Bersabarlah, seberapa lama waktu kau akan hilang, semburat cahaya perlahan akan datang padamu jika kau bersiap sedari sekarang. Tak apa hilang, karena demikian gelap menenggelamkanmu erat. Ini baru sepenggal, masih koma, karena hidup tak selamanya berjalan di titik yang sama. Akan ada koma-koma yang lain hingga benar-bena titik yang diam, dan mati. Selama kau masih berjalan, merangkak sekalipun haruslah gigih jiwamu. Jangan biarkan ia kosong, lupa untuk menyongsong.

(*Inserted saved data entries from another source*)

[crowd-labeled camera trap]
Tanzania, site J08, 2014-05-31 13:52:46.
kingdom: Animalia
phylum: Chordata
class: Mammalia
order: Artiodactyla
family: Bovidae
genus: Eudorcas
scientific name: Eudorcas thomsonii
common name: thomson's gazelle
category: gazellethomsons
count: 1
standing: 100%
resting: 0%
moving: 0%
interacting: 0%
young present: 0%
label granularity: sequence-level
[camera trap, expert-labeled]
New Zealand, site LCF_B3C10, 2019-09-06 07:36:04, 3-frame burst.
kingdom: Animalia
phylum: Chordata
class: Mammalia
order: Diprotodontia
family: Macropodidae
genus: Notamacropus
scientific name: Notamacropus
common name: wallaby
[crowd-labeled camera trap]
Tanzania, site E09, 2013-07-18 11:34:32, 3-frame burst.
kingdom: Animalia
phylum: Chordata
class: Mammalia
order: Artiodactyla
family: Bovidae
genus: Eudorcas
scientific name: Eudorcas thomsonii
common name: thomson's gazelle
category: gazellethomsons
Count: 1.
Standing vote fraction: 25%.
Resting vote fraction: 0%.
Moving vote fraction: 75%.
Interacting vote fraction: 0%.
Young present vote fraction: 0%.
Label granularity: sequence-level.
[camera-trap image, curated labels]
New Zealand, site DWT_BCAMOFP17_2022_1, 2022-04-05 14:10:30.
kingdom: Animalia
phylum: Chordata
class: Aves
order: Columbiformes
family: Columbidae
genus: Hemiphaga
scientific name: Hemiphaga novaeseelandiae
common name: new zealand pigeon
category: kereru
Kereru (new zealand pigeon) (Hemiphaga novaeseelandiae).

Berusahalah, bahwa kau harus mampu melewati kerikil-kerikil yang sengaja Dia ciptakan untukmu. Kerikil yang akan membuatmu lebih kuat dalam apapun. Terbanglah, selepas kau mampu ciptakan sayapmu sendiri. Biarlah sekarang engkau masih seperti daun kering terhempas angin lalu terinjak roda mobil, renyah. Tapi ingatlah, hujanmu adalah kekuatan. Mampu berdiri dari duri adalah bukan ilusi. Itu mampu tewujud jika engkau senantiasa sujud kepada sang Maha Wujud.
Terlepas demikian, tetaplah jernih dan gemericik layaknya air. Sejauh apapun ia mengalir, seberapa kalipun ia terkena hantaman batuan, dan sesekali masuk dalam kubangan, tapi ia tahu kemana ia kan bermuara. Samudera.